TEXT BLOCK:
First let's find the roots and factor $g(\omega)$ so the whole denominator of the integrand is factored completely. We'll need it factored to find residues anyway.
Completing the square to find the roots:
$$\begin{align*}g(\omega) = \alpha\omega^2 + i\beta\omega + \gamma &= 0\\
\\
\omega^2 + i\dfrac{\beta}{\alpha}\omega + \dfrac{\gamma}{\alpha}&= 0\\
\\
\omega^2 + i\dfrac{\beta}{\alpha}\omega - \left(\dfrac{\beta}{2\alpha}\right)^2 &= - \left(\dfrac{\beta}{2\alpha}\right)^2-\dfrac{\gamma}{\alpha}\\
\\
\left(\omega + i\dfrac{\beta}{2\alpha}\right)^2 &= - \left(\dfrac{\beta}{2\alpha}\right)^2-\dfrac{\gamma}{\alpha}\\
\\
\omega_{1,2} &= - i\dfrac{\beta}{2\alpha} \pm \sqrt{- \left(\dfrac{\beta}{2\alpha}\right)^2-\dfrac{\gamma}{\alpha}}\\
\\
\omega_{1,2} &= i\left[-\dfrac{\beta}{2\alpha} \pm \dfrac{\sqrt{ \beta^2+4\alpha\gamma}}{{2\alpha}}\right]\\
\\
\end{align*}$$
Thus
$$g(\omega)=\alpha\left(\omega-\omega_1\right)\left(\omega-\omega_2\right)$$
and I'll stop using the $g(\omega)$ notation.
You are interested in integrals of the form
$$P.V. \int_{-\infty}^{\infty}{\dfrac{ie^{i\omega t}}{\alpha\left(\omega-\omega_0\right)\left(\omega-\omega_1\right)\left(\omega-\omega_2\right)}}d\omega$$
With $\alpha$, $t$, $\omega$, and $\omega_0$ real; and $\omega_1$ and $\omega_2$ complex.
I am specifically excluding cases where $\gamma$ is $0$, as that puts another singularity on the real axis (either $\omega_1$ or $\omega_2$ becomes 0) that needs to be handled specially. You can extend what I do later in this answer to handle that case, if you desire.
Consider the complex contour integral
$$\oint_{C}{\dfrac{ie^{iz t}}{\alpha\left(z-\omega_0\right)\left(z-\omega_1\right)\left(z-\omega_2\right)}}dz$$
This contour integral, the Residue Theorem, Jordan's Lemma, and a properly selected contour can be used to find the Principal Value of your improper integral on the real line.

TASKS TO PERFORM:
**A.** Reproduce word for word the part of the contour integration answer that begins at the words "I am specifically" and stops after the words "the real line.".
**B.** Does the contour integration answer support each statement, (i) the answer excludes cases in which $\gamma$ is $0$, (ii) the roots of $g(\omega)$ are found by applying the quadratic formula, and (iii) $\omega_1$ and $\omega_2$ are real? Answer yes or no for each and quote the deciding words.
The lines have no connection to the contour integration answer.

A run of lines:
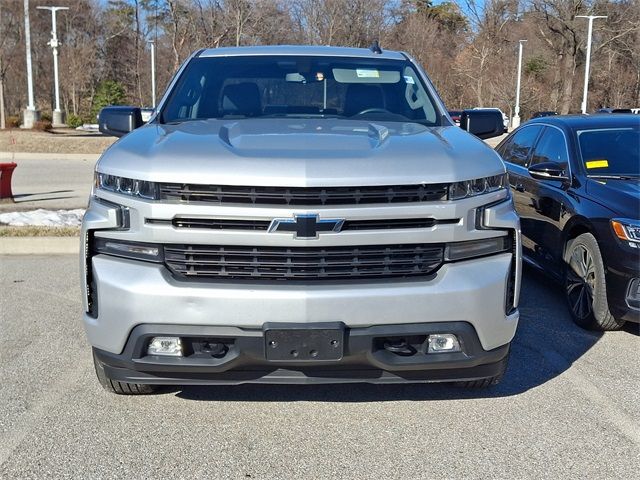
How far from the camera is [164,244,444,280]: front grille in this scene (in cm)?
319

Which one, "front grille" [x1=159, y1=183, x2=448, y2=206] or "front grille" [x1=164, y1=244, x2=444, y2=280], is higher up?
"front grille" [x1=159, y1=183, x2=448, y2=206]

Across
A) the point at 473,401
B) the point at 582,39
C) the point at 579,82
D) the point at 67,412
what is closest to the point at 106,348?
the point at 67,412

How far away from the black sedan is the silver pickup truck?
6.01ft

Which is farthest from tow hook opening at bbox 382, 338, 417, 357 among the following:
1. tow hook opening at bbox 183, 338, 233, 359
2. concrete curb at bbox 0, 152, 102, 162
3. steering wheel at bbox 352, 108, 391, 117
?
concrete curb at bbox 0, 152, 102, 162

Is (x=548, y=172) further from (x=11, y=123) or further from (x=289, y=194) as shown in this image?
(x=11, y=123)

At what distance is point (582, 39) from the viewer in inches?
1868

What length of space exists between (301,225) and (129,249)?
2.70ft

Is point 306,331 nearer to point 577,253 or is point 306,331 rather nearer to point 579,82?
point 577,253

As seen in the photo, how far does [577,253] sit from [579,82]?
174 feet

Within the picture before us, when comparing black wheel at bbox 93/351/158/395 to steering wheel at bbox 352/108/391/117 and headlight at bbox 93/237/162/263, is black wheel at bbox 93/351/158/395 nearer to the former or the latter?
headlight at bbox 93/237/162/263

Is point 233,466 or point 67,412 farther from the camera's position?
point 67,412

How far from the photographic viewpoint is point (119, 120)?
4641 mm

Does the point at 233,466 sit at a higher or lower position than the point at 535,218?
lower

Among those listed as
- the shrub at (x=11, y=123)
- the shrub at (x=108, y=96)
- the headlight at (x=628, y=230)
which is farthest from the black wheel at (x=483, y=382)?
the shrub at (x=108, y=96)
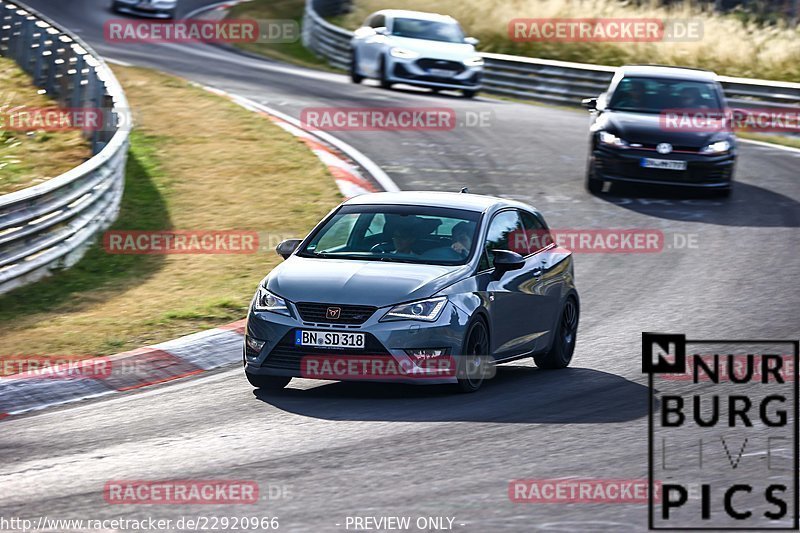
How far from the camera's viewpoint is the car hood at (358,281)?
32.7 ft

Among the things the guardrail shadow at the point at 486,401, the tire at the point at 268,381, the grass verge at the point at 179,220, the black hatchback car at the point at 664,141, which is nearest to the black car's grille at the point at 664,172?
the black hatchback car at the point at 664,141

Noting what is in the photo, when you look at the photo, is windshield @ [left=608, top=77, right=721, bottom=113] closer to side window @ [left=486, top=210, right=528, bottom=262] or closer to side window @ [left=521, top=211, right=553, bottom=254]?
side window @ [left=521, top=211, right=553, bottom=254]

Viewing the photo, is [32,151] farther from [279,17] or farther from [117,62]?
[279,17]

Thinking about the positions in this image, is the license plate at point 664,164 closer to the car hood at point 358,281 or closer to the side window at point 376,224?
the side window at point 376,224

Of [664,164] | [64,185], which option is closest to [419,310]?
[64,185]

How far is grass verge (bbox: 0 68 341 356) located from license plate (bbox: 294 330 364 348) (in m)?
2.36

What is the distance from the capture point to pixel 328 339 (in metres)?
9.86

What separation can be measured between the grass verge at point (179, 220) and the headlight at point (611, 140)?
3.97 meters

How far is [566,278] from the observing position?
1235 centimetres

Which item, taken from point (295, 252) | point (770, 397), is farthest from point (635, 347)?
point (295, 252)

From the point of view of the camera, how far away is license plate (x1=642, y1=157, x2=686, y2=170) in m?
20.1

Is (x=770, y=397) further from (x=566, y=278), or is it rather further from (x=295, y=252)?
(x=295, y=252)

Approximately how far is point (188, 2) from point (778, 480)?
171 feet

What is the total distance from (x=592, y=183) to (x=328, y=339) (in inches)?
454
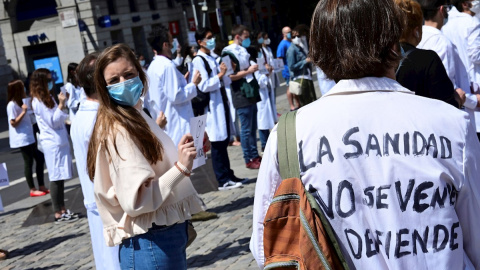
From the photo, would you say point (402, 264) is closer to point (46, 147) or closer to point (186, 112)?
point (186, 112)

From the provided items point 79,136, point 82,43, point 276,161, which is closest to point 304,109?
point 276,161

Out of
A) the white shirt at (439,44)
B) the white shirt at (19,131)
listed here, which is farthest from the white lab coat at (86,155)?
the white shirt at (19,131)

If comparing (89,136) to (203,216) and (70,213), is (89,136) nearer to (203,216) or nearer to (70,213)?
(203,216)

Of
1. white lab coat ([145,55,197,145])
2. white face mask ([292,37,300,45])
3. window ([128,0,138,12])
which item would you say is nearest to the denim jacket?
white face mask ([292,37,300,45])

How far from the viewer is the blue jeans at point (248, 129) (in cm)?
1130

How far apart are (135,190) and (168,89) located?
5.24 meters

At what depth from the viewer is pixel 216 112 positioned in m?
10.8

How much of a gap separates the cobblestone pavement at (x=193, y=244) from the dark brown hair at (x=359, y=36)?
431 centimetres

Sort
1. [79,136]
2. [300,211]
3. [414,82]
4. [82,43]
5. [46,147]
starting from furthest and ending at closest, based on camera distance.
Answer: [82,43] → [46,147] → [79,136] → [414,82] → [300,211]

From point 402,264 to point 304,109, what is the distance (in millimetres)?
486

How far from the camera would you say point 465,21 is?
302 inches

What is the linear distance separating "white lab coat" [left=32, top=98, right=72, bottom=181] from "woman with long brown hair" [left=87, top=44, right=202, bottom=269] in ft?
21.6

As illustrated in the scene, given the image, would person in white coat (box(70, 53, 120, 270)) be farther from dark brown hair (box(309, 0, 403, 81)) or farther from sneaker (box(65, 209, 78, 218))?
sneaker (box(65, 209, 78, 218))

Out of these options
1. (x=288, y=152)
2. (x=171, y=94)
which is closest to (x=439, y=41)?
(x=171, y=94)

WORKED ANSWERS:
**A.**
I am specifically excluding cases where $\gamma$ is $0$, as that puts another singularity on the real axis (either $\omega_1$ or $\omega_2$ becomes 0) that needs to be handled specially. You can extend what I do later in this answer to handle that case, if you desire.
Consider the complex contour integral
$$\oint_{C}{\dfrac{ie^{iz t}}{\alpha\left(z-\omega_0\right)\left(z-\omega_1\right)\left(z-\omega_2\right)}}dz$$
This contour integral, the Residue Theorem, Jordan's Lemma, and a properly selected contour can be used to find the Principal Value of your improper integral on the real line.

**B.**
(i) Yes: "I am specifically excluding cases where $\gamma$ is $0$"
(ii) No: "Completing the square to find the roots:"
(iii) No: "and $\omega_1$ and $\omega_2$ complex."